For more information, refer to the US National Library of Medicine website at http://www.ncbi.nlm.nih.gov/pubmedhealth/PMH0001396/
Not enough thyroid hormone in the body results in Hypothyroidism. Depression, unintentional weight gain, sensitivity to cold and fatigue characterise this condition. Treatment involves minimal dosage of drugs used to produced more thyroid hormone and relieve symptoms.
Hypothyroidism is usually a life-long condition and pills have to be taken daily to maintain healthy thyroid levels.

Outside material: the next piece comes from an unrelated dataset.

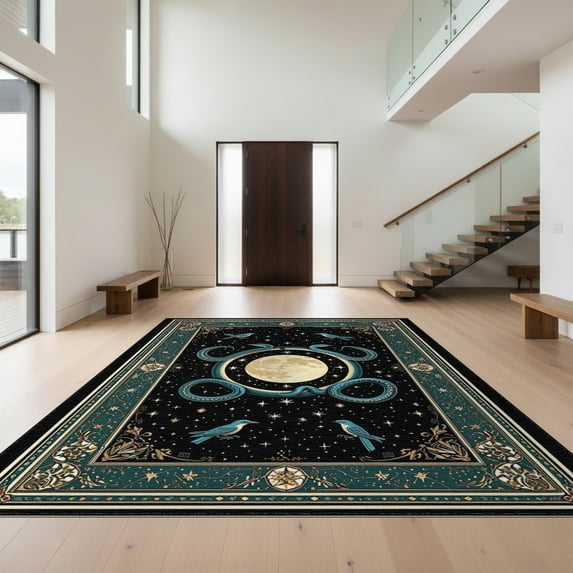 Design&I 6'x9' Washable Area Rug Oversized Skid-Resistant Snake Round Gothic Pentagram Serpent Vintage Raven Moody Goth for Living Room, Family Indoor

For public health reasons, iodine is often put in salt. This ensures that the body has a ready source of iodine for production of these important thyroid hormones.
For more information, refer to the US National Library of Medicine website at http://www.ncbi.nlm.nih.gov/pubmedhealth/PMH0001393/
The thyroid gland is the only place in the body that absorbs iodine.
In the event of a nuclear accident, radioactive iodine may be released which, if absorbed into the body, will cause cancer and other disease.
Taking potassium iodide (KI) tablets at the beginning of a nuclear accident will saturate the thyroid gland. This prevents it from absorbing radioactive iodine from the environment.
The dosage and timing of taking KI tablets is very important and during a disaster, public health officials are careful to give detailed instructions for the public to follow.